Granted Zaid made a fatal miscalculation in trying to do a reverse takeover of the family business (whose company logo is the Anwar black eye). He underestimated how the Anwar agenda is first priority. Therefore Zaid is quite correct in his decision to quit now.
PKR should be left to its own devices of seeking justice for Anwar, who will sorely need it when his sodomy trial reaches a verdict.
Physician heal thyself
In its article “Anwar lashes out at former party colleague”, Malaysiakini reported that "Anwar Ibrahim, who delivered a speech at yesterday's (Nov 19) event aimed at closing party ranks in the state, said that he would not elaborate on what had happened to Zaid and his eventual exit from the party."
But wait! "Yet [Anwar] spent the best part of his address talking about the Zaid imbroglio."
In the short interim since the BN electoral setback of March 8, 2008, we've witnessed several other inherent inconsistencies of the above nature.
Another example: Pakatan and its supporters were furious at the two state assemblymen and the Jelapang state assemblywoman who, by deserting the coalition and declaring themselves “BN-friendly Independents” caused the fall of the Perak government. Yet it was Pakatan which embraced the very first “frog”, and a triumphant Anwar was pictured in the papers with his prize catch.
The Bota state assemblyman eventually did a double hop, from Umno to PKR and leaping back to the BN camp again.
Zaid's Dec 16 resignation date is a dig at Anwar's Sept 16 failed coup, a stratagem of enticing a pondful of BN frogs. Ironically, the Pakatan polity was later to be up in arms over the three Perak tadpoles. If PKR is intent on framing itself as a reformist party, it should most certainly adhere to higher standards than the status quo.
With the benefit of hindsight and looking at how Perak remains unsettled, one should – after going through the necessary postmortem and soul-searching – possess enough humility to admit that Anwar's promised Sept 16 would have backfired ethically, not to mention send standards plummeting irrevocably.
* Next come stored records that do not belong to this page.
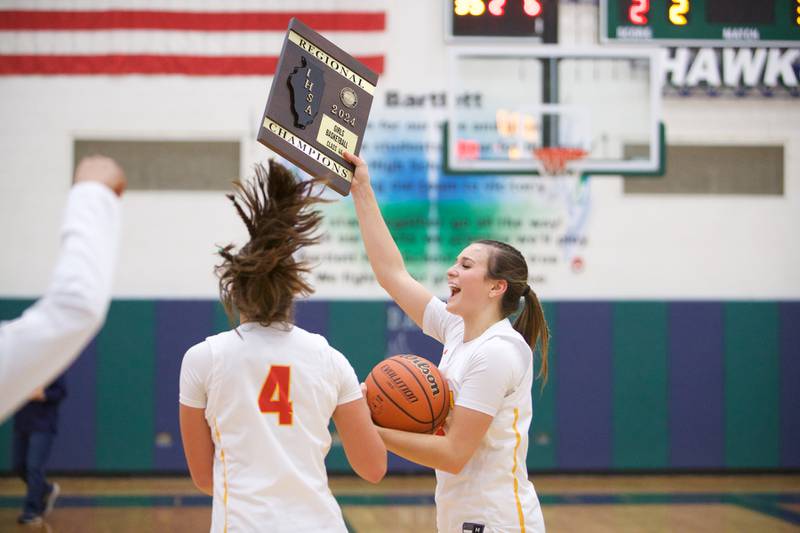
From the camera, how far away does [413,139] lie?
366 inches

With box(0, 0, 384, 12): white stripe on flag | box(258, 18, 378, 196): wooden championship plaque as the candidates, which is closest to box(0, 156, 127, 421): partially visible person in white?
box(258, 18, 378, 196): wooden championship plaque

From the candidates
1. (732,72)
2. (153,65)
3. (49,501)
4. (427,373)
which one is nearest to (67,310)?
(427,373)

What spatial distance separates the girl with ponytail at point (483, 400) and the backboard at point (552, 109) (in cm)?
478

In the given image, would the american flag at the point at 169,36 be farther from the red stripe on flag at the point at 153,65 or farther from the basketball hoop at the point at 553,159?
the basketball hoop at the point at 553,159

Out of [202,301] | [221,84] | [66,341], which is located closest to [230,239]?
[202,301]

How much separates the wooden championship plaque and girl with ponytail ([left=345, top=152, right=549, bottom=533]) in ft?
0.30

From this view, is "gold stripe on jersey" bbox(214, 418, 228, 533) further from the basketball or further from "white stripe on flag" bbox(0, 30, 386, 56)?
"white stripe on flag" bbox(0, 30, 386, 56)

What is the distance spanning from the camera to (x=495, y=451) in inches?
114

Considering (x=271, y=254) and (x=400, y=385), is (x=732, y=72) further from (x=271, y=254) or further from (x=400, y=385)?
(x=271, y=254)

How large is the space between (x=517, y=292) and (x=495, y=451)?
582 mm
After the dust settles on the PKR three-ring circus, the truth (already glimpsed by the clearer-sighted) will be discernible to more and more Malaysians. Zaid is no “traitor”, merely the boy who blurts out that the emperor is wearing no clothes.
The heart of the matter is not that the boy has been naughty (he should have been doing his exam revision at home instead of sneaking out to watch the royal parade) but whether it is true that the emperor is buck naked. Or do we mean butt naked?